We are actively monitoring the situation, working on a solution, and expect full functionality to be restored by tomorrow morning, with further improvements ongoing.
Posted Mar 20, 2025 - 17:10 CET

Update

We still don't know the root cause, and will continue the investigation through the evening. Thank you for your patience.
Posted Mar 20, 2025 - 15:32 CET

Update

Our development team is fully focused on identifying the root cause and working towards a resolution. While we are still investigating and do not yet have a definitive explanation, please rest assured that we have our best people on the case.
We will provide an update as soon as we have more clarity on the situation.
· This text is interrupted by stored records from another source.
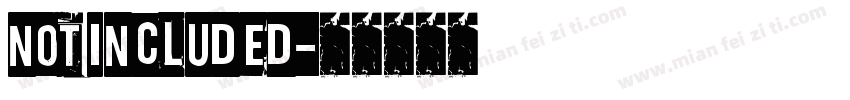 not included字体转换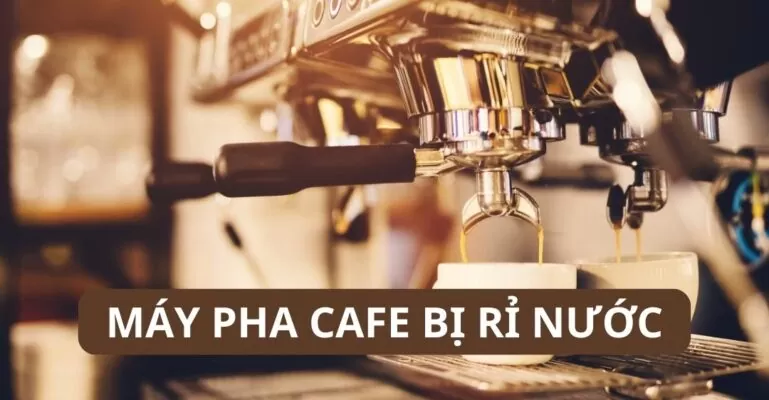 Máy pha cafe bị rỉ nước
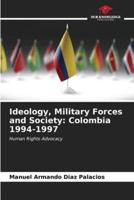 Ideology, Military Forces and Society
Thank you for your patience and understanding.
Posted Mar 20, 2025 - 12:14 CET

Update

It is still unclear what's causing the issues. We are continuing to investigate.
Posted Mar 20, 2025 - 10:20 CET

Update

At this stage, we are still investigating the root cause of the issue and don’t have a definitive explanation yet. We will provide an update as soon as we have more clarity.
Posted Mar 20, 2025 - 09:06 CET

Update

We will continue to investigate this issue today.
Posted Mar 20, 2025 - 07:39 CET

Update

We will keep investigating this issue over the night.
Posted Mar 19, 2025 - 23:45 CET

Update

We are continuing to investigate this issue.
Posted Mar 19, 2025 - 21:03 CET

Update

We can see improvements on our systems as of now. But we are still investigating the issue.
Posted Mar 19, 2025 - 20:07 CET

Update

We are continuing to investigate this issue.
Posted Mar 19, 2025 - 19:44 CET

Update

We are continuing to investigate this issue.
Posted Mar 19, 2025 - 18:54 CET

Update

We are continuing to investigate this issue.
Posted Mar 19, 2025 - 17:37 CET

Update

More logging have been activated to track down the issue. We will continue to investigate.
Posted Mar 19, 2025 - 16:54 CET

Update

We are still on top of this issue, and we will continue to investigate. As of now we have no ETA on when we expect the problem to be fixed, but we will update frequently.
Posted Mar 19, 2025 - 16:00 CET

Update

We are still investigating this issue.
Posted Mar 19, 2025 - 15:02 CET

Update

We are continuing to investigate this issue.
Posted Mar 19, 2025 - 13:27 CET

Update

At 13:00 we will do a reboot of the OCPP Proxy. You will see chargers disconnect from the OCPP backend, but should recover shortly after.
Posted Mar 19, 2025 - 12:54 CET

Update

We are continuing to investigate this issue.
Posted Mar 19, 2025 - 12:42 CET

Update

We are still investigating this issue.
Posted Mar 19, 2025 - 11:14 CET

Update

We are continuing to investigate this issue.
Posted Mar 19, 2025 - 10:07 CET

Investigating

We are seeing an increase of BootNotifications being sent from our charging stations without any clear reason. We are currently investigating this issue.
Posted Mar 19, 2025 - 09:03 CET
This incident affected: Zaptec Cloud Services (OCPP).